Deux cents millions de dollars de pertes par an à cause des réseaux illégaux d’Internet

La commission parlementaire des Télécoms a dénoncé, lors de sa réunion tenue hier, une perte évaluée à 200 millions de dollars par an, causée par les réseaux illégaux d’Internet mis à jour il y a quelques semaines.

Les ministres des Télécoms, Boutros Harb, de la Défense, Samir Mokbel, des Finances, Ali Hassan Khalil, ainsi que le directeur général du ministère des Télécoms, Abdel Menhem Youssef, et le général Antoine Kahwagi ont pris part à cette réunion, aux côtés des membres de la commission des Télécoms, présidée par le député Hassan Fadlallah. Les discussions ont porté sur les développements dans l’affaire des connexions Internet illégales et les installations découvertes il y a quelque temps dans les hauteurs libanaises.

« Le ministère des Finances a dénoncé un gaspillage des deniers publics estimé à 200 millions de dollars par an. Ce chiffre est approximatif et constitue à peu près 18 % des rentrées du ministère des Télécoms, a indiqué M. Fadlallah lors d’une conférence de presse organisée avec M. Harb à l’issue de la réunion. L’affaire de l’Internet illégal comprend un côté sécuritaire relié à un possible espionnage israélien ainsi qu’un côté financier relié au gaspillage des deniers publics, a-t-il dit. Le ministre de la Défense nous a mis au courant des investigations en cours », a révélé M. Fadlallah qui a par ailleurs noté l’absence de représentants du ministère de l’Intérieur.
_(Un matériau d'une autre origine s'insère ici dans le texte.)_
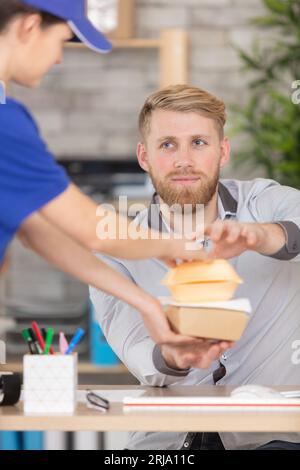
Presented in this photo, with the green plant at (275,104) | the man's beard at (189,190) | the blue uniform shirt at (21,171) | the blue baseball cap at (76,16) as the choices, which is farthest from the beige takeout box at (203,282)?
the green plant at (275,104)

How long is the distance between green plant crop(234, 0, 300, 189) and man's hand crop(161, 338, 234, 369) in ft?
7.06

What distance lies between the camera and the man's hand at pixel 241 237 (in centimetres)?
164

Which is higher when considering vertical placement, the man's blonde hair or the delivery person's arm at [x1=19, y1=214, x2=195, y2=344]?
the man's blonde hair

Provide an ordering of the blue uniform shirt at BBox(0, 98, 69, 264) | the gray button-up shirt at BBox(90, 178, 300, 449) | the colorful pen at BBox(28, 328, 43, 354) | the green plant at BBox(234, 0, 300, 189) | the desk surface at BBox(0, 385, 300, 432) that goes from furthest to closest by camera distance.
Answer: the green plant at BBox(234, 0, 300, 189) → the gray button-up shirt at BBox(90, 178, 300, 449) → the colorful pen at BBox(28, 328, 43, 354) → the desk surface at BBox(0, 385, 300, 432) → the blue uniform shirt at BBox(0, 98, 69, 264)

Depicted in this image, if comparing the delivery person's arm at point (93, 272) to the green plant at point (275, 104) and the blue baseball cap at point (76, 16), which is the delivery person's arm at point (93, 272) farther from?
the green plant at point (275, 104)

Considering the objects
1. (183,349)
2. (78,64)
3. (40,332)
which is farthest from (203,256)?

« Pour l’instant, nous pouvons affirmer la présence de quatre stations illégales à Denniyé, Ouyoun el-Simane, Faqra et Zaarour. Les investigations concernant ces stations sont en cours et les personnes concernées sont en train d’être interrogées », a déclaré M. Fadlallah.
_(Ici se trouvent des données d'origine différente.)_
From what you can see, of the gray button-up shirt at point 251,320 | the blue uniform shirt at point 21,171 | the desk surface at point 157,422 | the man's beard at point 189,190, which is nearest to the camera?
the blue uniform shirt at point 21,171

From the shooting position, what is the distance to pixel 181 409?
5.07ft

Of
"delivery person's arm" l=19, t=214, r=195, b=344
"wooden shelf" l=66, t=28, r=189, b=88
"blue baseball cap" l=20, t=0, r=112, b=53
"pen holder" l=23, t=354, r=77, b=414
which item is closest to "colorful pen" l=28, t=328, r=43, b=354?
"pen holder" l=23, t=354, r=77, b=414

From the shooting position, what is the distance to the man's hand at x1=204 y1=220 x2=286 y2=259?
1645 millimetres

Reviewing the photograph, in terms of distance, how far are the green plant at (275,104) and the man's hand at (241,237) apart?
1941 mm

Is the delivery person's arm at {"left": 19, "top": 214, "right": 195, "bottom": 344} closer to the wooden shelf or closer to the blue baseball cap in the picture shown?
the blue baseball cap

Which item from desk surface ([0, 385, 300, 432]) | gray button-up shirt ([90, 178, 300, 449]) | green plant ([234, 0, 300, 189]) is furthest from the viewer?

Le ministre des Télécoms, Boutros Harb, a pour sa part invité « toutes les parties concernées par ce dossier à coopérer, notamment le ministère de l’Information ». « S’il y a eu laxisme dans l’affaire de l’entrée du matériel des stations au Liban ou son utilisation, cela ne relève pas du ministère des Télécoms, mais peut-être du service des douanes, des postes-frontières ou autres. Les investigations sont en cours afin de déterminer qui en est responsable, a indiqué M. Harb. Ce qui se passe aujourd’hui est une répétition de ce qui s’est passé en 2009 », a-t-il dit, faisant référence à la découverte et au démantèlement, il y a quelques années à Barouk, d’un réseau d’Internet illégal attribué à Israël. « Le rôle du ministère des Télécoms est technique et nous n’avons pas les moyens de déceler du matériel posé dans les hauteurs », a-t-il dit.

La commission des Télécoms devrait se réunir mardi prochain pour continuer à examiner ce dossier.